By 1932, the unemployment rate was pushing 25 percent, and Americans from coast to coast were in extreme poverty. Giving up on his cruelty, Mellon pushed to repeal his own tax cuts, but the damage was done, and impeachment proceedings began in earnest. Facing the near-certainty of being the first-ever cabinet secretary to be impeached by the House of Representatives, Mellon resigned in disgrace and failed upwards to a cushy job as Ambassador to the United Kingdom.
When Franklin D. Roosevelt swept Hoover’s inept administration out of office the next spring, Mellon left London for Pittsburgh, but found a city unrecognizable to the one he’d left all those years ago. Unemployed men were everywhere — some tried to pick up side gigs to squeeze by, and some resorted to panhandling. The town he and his father had helped put on the map was up in arms, and the people’s anger was directed at the man who fashioned himself their idol. Chased out of town, he spent a fitful retirement in Washington, most of which was spent defending himself against charges of tax fraud.

*Tasks for this exercise*.
1. Translate this sentence from the Mellon passage into Spanish: "Unemployed men were everywhere — some tried to pick up side gigs to squeeze by, and some resorted to panhandling."
2. List every city or country named in the Mellon passage.
3. Retype the part of the Mellon passage that starts with the words containing "By 1932, the" and ends with "the United Kingdom.".

(Dataset entries)
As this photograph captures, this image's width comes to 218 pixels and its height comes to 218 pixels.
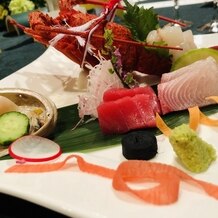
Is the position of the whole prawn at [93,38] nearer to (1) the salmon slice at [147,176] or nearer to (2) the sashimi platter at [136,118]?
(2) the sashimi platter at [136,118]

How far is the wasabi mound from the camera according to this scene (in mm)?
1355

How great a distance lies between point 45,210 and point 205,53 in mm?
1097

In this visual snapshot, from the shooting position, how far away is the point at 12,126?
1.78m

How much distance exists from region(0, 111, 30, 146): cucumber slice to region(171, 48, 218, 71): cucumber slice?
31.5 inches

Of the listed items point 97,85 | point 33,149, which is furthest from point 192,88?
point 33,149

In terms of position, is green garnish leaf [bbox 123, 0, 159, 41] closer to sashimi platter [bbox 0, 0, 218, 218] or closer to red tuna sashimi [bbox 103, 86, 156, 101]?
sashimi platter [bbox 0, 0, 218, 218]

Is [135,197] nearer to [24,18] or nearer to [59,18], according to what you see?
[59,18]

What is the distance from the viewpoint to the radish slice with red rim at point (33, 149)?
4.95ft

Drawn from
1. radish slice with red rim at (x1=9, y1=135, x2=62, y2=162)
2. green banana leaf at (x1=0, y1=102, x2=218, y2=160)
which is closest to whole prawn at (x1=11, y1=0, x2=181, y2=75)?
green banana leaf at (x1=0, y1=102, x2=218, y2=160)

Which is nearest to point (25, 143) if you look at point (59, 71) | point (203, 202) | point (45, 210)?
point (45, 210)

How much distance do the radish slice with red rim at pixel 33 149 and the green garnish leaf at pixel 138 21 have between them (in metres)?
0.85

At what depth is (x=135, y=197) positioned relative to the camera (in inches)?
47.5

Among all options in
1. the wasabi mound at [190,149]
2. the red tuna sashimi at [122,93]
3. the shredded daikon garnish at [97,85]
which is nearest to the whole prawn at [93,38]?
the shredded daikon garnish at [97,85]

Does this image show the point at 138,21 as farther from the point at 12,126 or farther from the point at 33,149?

*Answer section*.
1. Había hombres desempleados por todas partes: algunos intentaban conseguir trabajos ocasionales para salir adelante, y otros recurrían a pedir limosna.

2. United Kingdom, London, Pittsburgh, Washington

3.
By 1932, the unemployment rate was pushing 25 percent, and Americans from coast to coast were in extreme poverty. Giving up on his cruelty, Mellon pushed to repeal his own tax cuts, but the damage was done, and impeachment proceedings began in earnest. Facing the near-certainty of being the first-ever cabinet secretary to be impeached by the House of Representatives, Mellon resigned in disgrace and failed upwards to a cushy job as Ambassador to the United Kingdom.